ACTIONS TO TAKE:
1 - In the article on falling Sydney house prices, what job does Tim Lawless hold?
2 - Write the next part of the article on falling Sydney house prices, picking up after its last sentence.

READING PASSAGE:
####

(Lucy Slade’s post from the AUSTRALIAN FINANCIAL REVIEW on 22 June 2026.)
‘Downturn
is deepening’: Sydney house prices fall faster as clearances crash. Sydney
house prices have fallen 1.1 per cent in the last four weeks, with the pace of
the decline picking up as clearance rates crash close to their lowest on
record, according to Cotality.
The
correction, which could extend for months longer, hit the Sydney and Melbourne
markets first but is already being felt in Perth, Brisbane and Adelaide where a
previously buoyant market is also showing signs of easing. Sydney and
Melbourne’s home values could fall by 8 per cent by November.
“In Sydney and Melbourne, it does look like this downturn is deepening as we move into winter,” said Tim Lawless, research director at Cotality, a property data provider. Cotality’s rolling home value index shows prices have declined by 1.1 per cent in Sydney in the last four weeks and are now sliding faster than the 0.9 per cent fall recorded over May.
In
Melbourne, prices have fallen 0.8 per cent in the last four weeks, the same
amount of decline as in May. While prices are still rising in Perth, Brisbane
and Adelaide – up 0.9 per cent, 0.5 per cent and 0.3 per cent respectively over
the past four weeks – the pace of that growth is clearly moderating, Lawless
said. “We’re definitely seeing the growth trends moderating in those mid-sized
capitals, and probably flattening out, if not even some level of decline.”
High
interest rates, coupled with the blow to investor sentiment from Labor’s tax
shake-up, are driving the downturn. Weekly auction clearance rates have slowed
even further since the federal budget was announced last month.

####

DATA FOR REVIEW:
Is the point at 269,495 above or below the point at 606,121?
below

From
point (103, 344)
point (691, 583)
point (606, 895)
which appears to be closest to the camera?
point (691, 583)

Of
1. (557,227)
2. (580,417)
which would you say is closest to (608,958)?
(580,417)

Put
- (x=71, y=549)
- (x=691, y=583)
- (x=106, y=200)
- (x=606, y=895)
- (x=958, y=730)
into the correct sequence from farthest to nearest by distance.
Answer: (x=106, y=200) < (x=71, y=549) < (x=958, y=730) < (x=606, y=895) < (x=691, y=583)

####

ANSWERS TO THE EXERCISE:
1 - He is research director at Cotality, a property data provider.

2 -
Last
week’s final clearance rate is likely to land around 41 per cent, only a notch
above the lowest figure Cotality has ever seen since its records began in 2008:
40 per cent in the midst of the last downturn at the end of 2018.
The
auction clearance rate is unlikely to fall much further than 40 per cent, a
natural threshold at which more vendors turn to private sales – since auctions
are most effective when there are multiple bidders for a property – or sellers
will withdraw from the market altogether.
“[The
clearance rate] is a clear indicator that the market will be weakening from
here. When clearances are slow, it generally means that housing values are
going to be falling, and they are,” Lawless said.
The
clearance rate likely needs to rise back to the decade average of about 65 per
cent before property prices in the most auction-sensitive markets of Sydney and
Melbourne see prices begin to increase again, he said.
Prices to fall 8pc by November
The
correction could run until November at least, according to analysts at
Barrenjoey, who revised their house price forecasts significantly after the
federal budget. Previously, Barrenjoey was forecasting flat or 1 per cent
annual growth in Sydney and Melbourne. Now the firm predicts home prices in the
two major capitals to slump by 7 or 8 per cent over the 12 months to November.
“The
length of the decline probably will last around the 11-month mark, so [the
decline] having started in November last year, will continue for most of this
year with the declines clearly being more front-loaded, particularly around the
next two or three months,” Barrenjoey head of economic forecasts Johnathan
McMenamin said. “These levels are around those cycle lows that you’ve seen in
the past.”
Barrenjoey
is among a small group of economists who expect another rate rise this year. It
is anticipating a rate rise in August or November, which would send the cash
rate above the previous post-pandemic high of 4.35 per cent.
“We
say that about 60 odd per cent of the decline that we’re going to see in house
prices is going to have to do with interest rates, and then 40 per cent is to
do with the changes in the budget, but also the negative sentiment effect that
we’ve seen,” he said.
Nationally,
McMenamin expects house prices to track flat by the end of the year as the
supply and demand mismatch is greater in the mid-sized capitals, supporting
prices somewhat in Perth, Brisbane and Adelaide and offsetting declines in
Sydney and Melbourne.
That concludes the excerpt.